Kota New York tenggelam karena beban gedung pencakar langitnya, penelitian baru menunjukkan New York

Kota New York tenggelam sebagian karena beban luar biasa dari gedung-gedungnya yang memusingkan, memperburuk risiko banjir di kota metropolitan akibat naiknya permukaan air laut, demikian temuan penelitian baru.

The Big Apple mungkin kota yang tidak pernah tidur, tapi itu adalah kota yang pasti tenggelam, tenggelam sekitar 1-2mm setiap tahun menurut para peneliti, dengan beberapa wilayah di New York City runtuh dua kali lebih cepat, menurut para peneliti.

Penurunan ini memperburuk efek kenaikan permukaan laut, yang meningkat sekitar dua kali rata-rata global, karena gletser dunia mencair dan air laut mengembang akibat pemanasan global. Air yang mengapit Kota New York telah naik sekitar 9 inci atau 22 cm. sejak tahun 1950 dan banjir besar akibat badai dapat terjadi hingga empat kali lebih sering daripada sekarang sampai akhir abad ini karena kombinasi kenaikan permukaan laut dan perubahan iklim badai yang diperkuat.

“Populasi yang sangat terkonsentrasi sebanyak 8,4 juta orang di New York City berisiko mengalami berbagai tingkat banjir,” tulis para peneliti dalam studi baru tersebut. diterbitkan di majalah Earth’s Future.
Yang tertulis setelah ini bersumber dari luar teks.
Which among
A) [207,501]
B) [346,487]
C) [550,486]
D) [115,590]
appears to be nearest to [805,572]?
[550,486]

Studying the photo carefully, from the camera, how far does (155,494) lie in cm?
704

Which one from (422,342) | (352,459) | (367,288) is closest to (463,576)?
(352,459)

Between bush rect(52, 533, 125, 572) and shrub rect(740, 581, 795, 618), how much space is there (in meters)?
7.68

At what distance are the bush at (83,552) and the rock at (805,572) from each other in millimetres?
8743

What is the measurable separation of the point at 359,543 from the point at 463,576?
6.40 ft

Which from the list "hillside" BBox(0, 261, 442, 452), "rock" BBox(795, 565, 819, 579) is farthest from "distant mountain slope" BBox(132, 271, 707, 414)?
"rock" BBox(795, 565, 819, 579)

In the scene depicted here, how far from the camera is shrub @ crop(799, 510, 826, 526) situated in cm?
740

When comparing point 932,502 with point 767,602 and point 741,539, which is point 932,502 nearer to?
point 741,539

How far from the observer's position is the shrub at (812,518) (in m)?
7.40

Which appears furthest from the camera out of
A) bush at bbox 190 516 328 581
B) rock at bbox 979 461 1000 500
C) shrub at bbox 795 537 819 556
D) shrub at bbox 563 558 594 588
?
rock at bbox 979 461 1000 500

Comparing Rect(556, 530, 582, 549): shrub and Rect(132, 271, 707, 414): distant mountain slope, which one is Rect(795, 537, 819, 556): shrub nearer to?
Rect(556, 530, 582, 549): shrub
Para penulis menambahkan bahwa ketika krisis iklim semakin parah, risiko yang dihadapi Kota New York juga dialami oleh banyak kota pesisir lainnya di seluruh dunia. “Kombinasi penurunan muka tanah tektonik dan antropogenik, kenaikan permukaan laut, dan peningkatan intensitas badai menyiratkan percepatan masalah di sepanjang daerah pesisir dan tepi sungai,” tulis mereka.

Tren ini diperparah oleh banyaknya infrastruktur yang dibangun di Kota New York. Para peneliti menghitung bahwa struktur kota, termasuk Empire State Building dan Chrysler Building yang terkenal, memiliki berat total 1,68 triliun pound, kira-kira setara dengan berat 140 juta gajah.
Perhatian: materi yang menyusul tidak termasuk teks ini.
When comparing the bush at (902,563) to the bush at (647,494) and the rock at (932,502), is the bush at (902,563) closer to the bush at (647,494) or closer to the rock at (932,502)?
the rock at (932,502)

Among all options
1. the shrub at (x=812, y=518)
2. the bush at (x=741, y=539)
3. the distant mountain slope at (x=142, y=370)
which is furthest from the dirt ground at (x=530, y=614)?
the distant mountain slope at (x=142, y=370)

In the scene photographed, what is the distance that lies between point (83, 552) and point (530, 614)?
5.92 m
Bobot yang sangat besar ini menekan tumpukan material berbeda yang ditemukan di tanah Kota New York. Sementara banyak bangunan terbesar berdiri di atas batuan dasar padat seperti serpih, ada campuran pasir dan tanah liat lain yang dibangun di atasnya, berkontribusi pada efek penurunan muka tanah yang terjadi di sebagian besar Pantai Timur negara itu. menanggapi mundurnya gletser besar setelah akhir zaman es terakhir.
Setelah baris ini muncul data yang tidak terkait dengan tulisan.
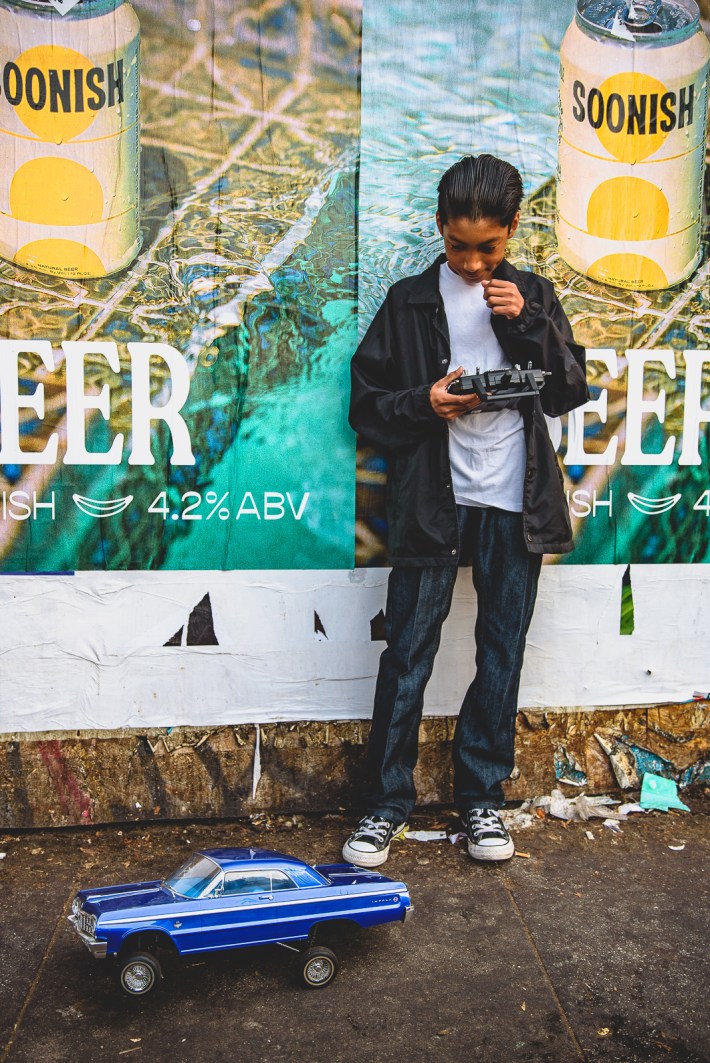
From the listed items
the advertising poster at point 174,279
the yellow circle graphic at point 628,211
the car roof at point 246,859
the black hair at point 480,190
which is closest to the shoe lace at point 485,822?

“Ini tidak menyebabkan kepanikan langsung, tetapi ada proses berkelanjutan yang meningkatkan risiko banjir,” kata Tom Parsons, ahli geofisika di US Geological Survey yang memimpin penelitian baru tersebut.

“Semakin lunak tanahnya, semakin besar kompresi dari bangunan. Bukan kesalahan untuk membangun gedung sebesar itu di New York, tetapi kita harus ingat bahwa setiap kali Anda membangun sesuatu di sana, Anda memberi sedikit lebih banyak tekanan pada tanah.

Pada tahun 2012, Badai Sandy menghantam New York, membanjiri sebagian kereta bawah tanah dan menyebabkan kerusakan parah, termasuk pemadaman listrik. Kemudian, pada tahun 2021, Badai Ida menggenangi wilayah kota, menyebabkan beberapa orang tenggelam. Para ilmuwan mengatakan kedua peristiwa itu diperparah oleh efek pemanasan global.

Parsons mengatakan bahwa New York dan kota-kota pesisir lainnya “harus merencanakan untuk ini.” Paparan berulang kali terhadap air laut dapat menimbulkan korosi pada baja dan membuat bangunan tidak stabil, yang jelas tidak Anda inginkan. Banjir juga membunuh orang, yang mungkin menjadi perhatian terbesar.”